There may well have been women druids; personally, I think there almost certainly were bandrui though they were not in the majority. The evidence we have for their existence consists of references to them in the myths, and in a few Classical texts.
There are references to bandrui in the medieval Irish tales. Conchobor Mac Nessa’s mother Nessa was a druid, perhaps one reason he took his name from her, rather than from his father. Finn was raised by a female druid. Scathach is explicitly called both a flaith, “prophetess,” and a druid and she prophesies about Cú Chulainn. And of course there are the banflaith (sometimes banfili), the “women poets,” most notably Fedelm in the Táin (though one may argue that flaith and fili are entirely separate, it is a distinction that is often difficult to discern in the medieval texts themselves).

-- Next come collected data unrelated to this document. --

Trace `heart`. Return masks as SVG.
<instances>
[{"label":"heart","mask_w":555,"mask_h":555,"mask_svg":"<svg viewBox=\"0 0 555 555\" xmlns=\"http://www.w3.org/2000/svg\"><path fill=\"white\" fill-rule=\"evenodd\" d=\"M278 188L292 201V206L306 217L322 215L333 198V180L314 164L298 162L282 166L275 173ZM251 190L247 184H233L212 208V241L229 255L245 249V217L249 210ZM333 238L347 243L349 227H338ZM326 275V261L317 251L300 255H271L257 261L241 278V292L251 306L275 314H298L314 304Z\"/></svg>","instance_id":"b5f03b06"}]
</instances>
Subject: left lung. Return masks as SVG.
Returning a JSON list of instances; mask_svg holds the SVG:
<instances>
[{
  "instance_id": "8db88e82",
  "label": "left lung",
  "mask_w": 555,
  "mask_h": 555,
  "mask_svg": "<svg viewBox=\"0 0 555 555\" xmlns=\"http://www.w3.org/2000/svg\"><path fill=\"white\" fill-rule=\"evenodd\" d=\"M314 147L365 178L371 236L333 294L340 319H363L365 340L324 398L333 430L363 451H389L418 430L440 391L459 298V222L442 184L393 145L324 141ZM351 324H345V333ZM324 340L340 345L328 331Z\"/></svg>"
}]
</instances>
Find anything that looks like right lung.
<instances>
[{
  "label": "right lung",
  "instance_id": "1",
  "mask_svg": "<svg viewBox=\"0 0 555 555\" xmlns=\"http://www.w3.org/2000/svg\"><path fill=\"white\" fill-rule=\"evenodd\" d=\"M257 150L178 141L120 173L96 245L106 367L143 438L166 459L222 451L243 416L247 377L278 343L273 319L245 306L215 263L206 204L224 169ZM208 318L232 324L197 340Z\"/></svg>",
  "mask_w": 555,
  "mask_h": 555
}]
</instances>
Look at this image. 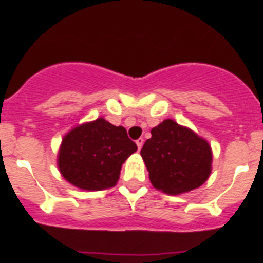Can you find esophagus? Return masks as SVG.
Masks as SVG:
<instances>
[{
    "label": "esophagus",
    "instance_id": "34e87169",
    "mask_svg": "<svg viewBox=\"0 0 263 263\" xmlns=\"http://www.w3.org/2000/svg\"><path fill=\"white\" fill-rule=\"evenodd\" d=\"M136 145H137V148H139V150H141L142 145H144V139H142V137H140L139 140H136Z\"/></svg>",
    "mask_w": 263,
    "mask_h": 263
}]
</instances>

I suggest those who are interested check the index in either Piggot’s The Druids or Ellis’ The Druids; Ellis is perhaps more interested in the question of women as druids than Piggot, but he is less reliable. There are also some pertinent observations in L. Allason-Jones. Women in Roman Britain. London: British Museum Press, 1989. 146-151. Also see H. D. Rankin Celts and the Classical World. London: Croon Helm, 1987. 252-55, and ff. Rankin discusses the anecdotes from Scriptores Histories Augustae (fourth century C. E.) regarding Roman emperors who consulted female druids. Although Rankin provides a reasonably thorough summary of the evidence for women who were druids, he tends to think it less likely than many of his colleagues do. There are other anecdotal Roman bits of evidence, like that of Flavius Vopiscus, who discusses encounters between Diocletian and others with female druids. Last but not least, Tacitus’ discussion of Veleda in Hist. IV; the name Veleda is cognate with Irish flaith.